═══ Data records ═══

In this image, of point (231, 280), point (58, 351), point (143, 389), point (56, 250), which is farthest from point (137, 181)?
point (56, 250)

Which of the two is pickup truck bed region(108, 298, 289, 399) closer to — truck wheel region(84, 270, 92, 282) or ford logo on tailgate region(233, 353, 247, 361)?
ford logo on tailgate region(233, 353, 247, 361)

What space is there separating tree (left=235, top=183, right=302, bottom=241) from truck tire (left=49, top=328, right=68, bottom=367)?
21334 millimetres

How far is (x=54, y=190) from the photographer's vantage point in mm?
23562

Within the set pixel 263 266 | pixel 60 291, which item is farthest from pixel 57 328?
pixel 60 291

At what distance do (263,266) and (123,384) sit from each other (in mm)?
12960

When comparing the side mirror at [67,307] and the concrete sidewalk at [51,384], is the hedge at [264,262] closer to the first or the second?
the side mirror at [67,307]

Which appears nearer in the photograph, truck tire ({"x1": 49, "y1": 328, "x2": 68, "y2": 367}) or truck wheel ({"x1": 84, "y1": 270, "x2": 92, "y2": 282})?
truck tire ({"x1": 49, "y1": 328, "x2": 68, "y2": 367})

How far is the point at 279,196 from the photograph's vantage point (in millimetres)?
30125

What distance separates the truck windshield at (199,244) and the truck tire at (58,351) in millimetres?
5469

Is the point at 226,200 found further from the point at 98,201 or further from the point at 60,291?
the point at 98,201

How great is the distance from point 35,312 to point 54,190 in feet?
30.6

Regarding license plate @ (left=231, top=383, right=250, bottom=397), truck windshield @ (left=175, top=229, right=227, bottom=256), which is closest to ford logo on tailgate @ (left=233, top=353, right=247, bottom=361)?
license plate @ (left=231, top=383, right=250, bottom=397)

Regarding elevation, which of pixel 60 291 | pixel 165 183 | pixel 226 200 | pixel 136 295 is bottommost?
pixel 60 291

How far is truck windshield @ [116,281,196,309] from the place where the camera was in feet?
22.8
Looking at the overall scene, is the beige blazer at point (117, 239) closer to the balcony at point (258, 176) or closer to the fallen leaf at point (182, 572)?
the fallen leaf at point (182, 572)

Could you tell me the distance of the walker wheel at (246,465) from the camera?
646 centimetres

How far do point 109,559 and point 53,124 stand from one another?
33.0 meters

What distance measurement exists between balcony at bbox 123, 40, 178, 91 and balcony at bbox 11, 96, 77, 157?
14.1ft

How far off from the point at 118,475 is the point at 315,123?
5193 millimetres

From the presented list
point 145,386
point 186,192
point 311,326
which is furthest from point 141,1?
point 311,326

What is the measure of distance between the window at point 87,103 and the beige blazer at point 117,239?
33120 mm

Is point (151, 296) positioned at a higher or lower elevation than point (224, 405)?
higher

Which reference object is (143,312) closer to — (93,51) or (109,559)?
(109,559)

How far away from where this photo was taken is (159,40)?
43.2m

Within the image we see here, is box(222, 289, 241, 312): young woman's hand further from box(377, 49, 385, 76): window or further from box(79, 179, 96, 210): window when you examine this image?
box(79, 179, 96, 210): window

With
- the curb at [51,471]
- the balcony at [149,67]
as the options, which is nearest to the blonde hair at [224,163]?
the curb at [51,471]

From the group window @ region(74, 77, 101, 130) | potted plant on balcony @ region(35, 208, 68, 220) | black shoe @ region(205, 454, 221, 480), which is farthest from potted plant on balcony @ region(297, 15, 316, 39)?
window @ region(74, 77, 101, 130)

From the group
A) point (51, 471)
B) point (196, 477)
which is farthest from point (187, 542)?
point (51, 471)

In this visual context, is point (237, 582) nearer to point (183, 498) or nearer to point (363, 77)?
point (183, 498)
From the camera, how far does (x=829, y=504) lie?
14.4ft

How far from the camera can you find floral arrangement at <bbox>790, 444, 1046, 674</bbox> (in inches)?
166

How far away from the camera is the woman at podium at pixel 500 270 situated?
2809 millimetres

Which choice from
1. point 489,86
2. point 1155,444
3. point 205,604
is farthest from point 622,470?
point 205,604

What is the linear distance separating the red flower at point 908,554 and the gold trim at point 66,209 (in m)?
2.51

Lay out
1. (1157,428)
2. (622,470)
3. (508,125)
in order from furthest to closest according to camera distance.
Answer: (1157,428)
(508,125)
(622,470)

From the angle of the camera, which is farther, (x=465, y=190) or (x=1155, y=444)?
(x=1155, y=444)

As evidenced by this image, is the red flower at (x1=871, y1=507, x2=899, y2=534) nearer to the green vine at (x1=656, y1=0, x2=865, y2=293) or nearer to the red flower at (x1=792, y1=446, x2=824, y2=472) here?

═══

Retype all of the material above word for word, line by line.

In this image, of point (231, 280), point (58, 351), point (143, 389), point (56, 250), which is farthest from point (137, 181)?
point (56, 250)

Which of the two is pickup truck bed region(108, 298, 289, 399) closer to — truck wheel region(84, 270, 92, 282) or ford logo on tailgate region(233, 353, 247, 361)?
ford logo on tailgate region(233, 353, 247, 361)

What space is there separating tree (left=235, top=183, right=302, bottom=241) from truck tire (left=49, top=328, right=68, bottom=367)?
21334 millimetres

How far is (x=54, y=190) from the photographer's vantage point in mm?
23562

Within the set pixel 263 266 | pixel 60 291, which item is farthest from pixel 57 328?
pixel 60 291

At what distance do (263,266) and (123,384) sit from each other (in mm)?
12960

When comparing the side mirror at [67,307] and the concrete sidewalk at [51,384], is the hedge at [264,262] closer to the first or the second?
the side mirror at [67,307]

Which appears nearer in the photograph, truck tire ({"x1": 49, "y1": 328, "x2": 68, "y2": 367}) or truck wheel ({"x1": 84, "y1": 270, "x2": 92, "y2": 282})?
truck tire ({"x1": 49, "y1": 328, "x2": 68, "y2": 367})

How far is the point at 279,196 from the photograph's vantage point (in millimetres)?
30125

What distance separates the truck windshield at (199,244) and the truck tire at (58,351) in millimetres?
5469

Is the point at 226,200 found further from the point at 98,201 or further from the point at 60,291?
the point at 98,201

How great is the distance from point 35,312 to point 54,190 in feet?
30.6

Regarding license plate @ (left=231, top=383, right=250, bottom=397), truck windshield @ (left=175, top=229, right=227, bottom=256), which is closest to ford logo on tailgate @ (left=233, top=353, right=247, bottom=361)?
license plate @ (left=231, top=383, right=250, bottom=397)

Regarding elevation, which of pixel 60 291 | pixel 165 183 | pixel 226 200 | pixel 136 295 is bottommost?
pixel 60 291

How far is truck windshield @ [116,281,196,309] from the place where the camera was in feet?
22.8
Looking at the overall scene, is the beige blazer at point (117, 239) closer to the balcony at point (258, 176) or closer to the fallen leaf at point (182, 572)?
the fallen leaf at point (182, 572)

Could you tell me the distance of the walker wheel at (246,465) from the camera?
646 centimetres

How far do point 109,559 and point 53,124 stand from one another?
33.0 meters

What distance measurement exists between balcony at bbox 123, 40, 178, 91 and balcony at bbox 11, 96, 77, 157?
14.1ft

How far off from the point at 118,475 is the point at 315,123?
5193 millimetres

From the presented list
point 145,386
point 186,192
point 311,326
which is furthest from point 141,1?
point 311,326

What is the measure of distance between the window at point 87,103 and the beige blazer at point 117,239?
33120 mm

Is point (151, 296) positioned at a higher or lower elevation than point (224, 405)?
higher

Which reference object is (143,312) closer to — (93,51) or (109,559)?
(109,559)

How far away from where this photo was taken is (159,40)?
43.2m

Within the image we see here, is box(222, 289, 241, 312): young woman's hand further from box(377, 49, 385, 76): window or further from box(79, 179, 96, 210): window when you examine this image?
box(79, 179, 96, 210): window

With
- the curb at [51,471]
- the balcony at [149,67]
as the options, which is nearest to the blonde hair at [224,163]?
the curb at [51,471]

From the group window @ region(74, 77, 101, 130) | potted plant on balcony @ region(35, 208, 68, 220) | black shoe @ region(205, 454, 221, 480), which is farthest from potted plant on balcony @ region(297, 15, 316, 39)?
window @ region(74, 77, 101, 130)

From the group
A) point (51, 471)
B) point (196, 477)
which is farthest from point (187, 542)?
point (51, 471)

In this visual context, is point (237, 582) nearer to point (183, 498) or nearer to point (363, 77)?
point (183, 498)
From the camera, how far does (x=829, y=504) lie?
14.4ft

How far from the camera can you find floral arrangement at <bbox>790, 444, 1046, 674</bbox> (in inches)?
166

How far away from the camera is the woman at podium at pixel 500 270 situated?
2809 millimetres

Which choice from
1. point 489,86
2. point 1155,444
3. point 205,604
is farthest from point 622,470?
point 205,604

What is the linear distance separating the red flower at point 908,554 and the gold trim at point 66,209 (in m)?
2.51

Lay out
1. (1157,428)
2. (622,470)
3. (508,125)
in order from furthest to closest according to camera distance.
Answer: (1157,428)
(508,125)
(622,470)

From the angle of the camera, which is farther, (x=465, y=190) or (x=1155, y=444)?
(x=1155, y=444)

As evidenced by this image, is the red flower at (x1=871, y1=507, x2=899, y2=534) nearer to the green vine at (x1=656, y1=0, x2=865, y2=293) or nearer to the red flower at (x1=792, y1=446, x2=824, y2=472) here?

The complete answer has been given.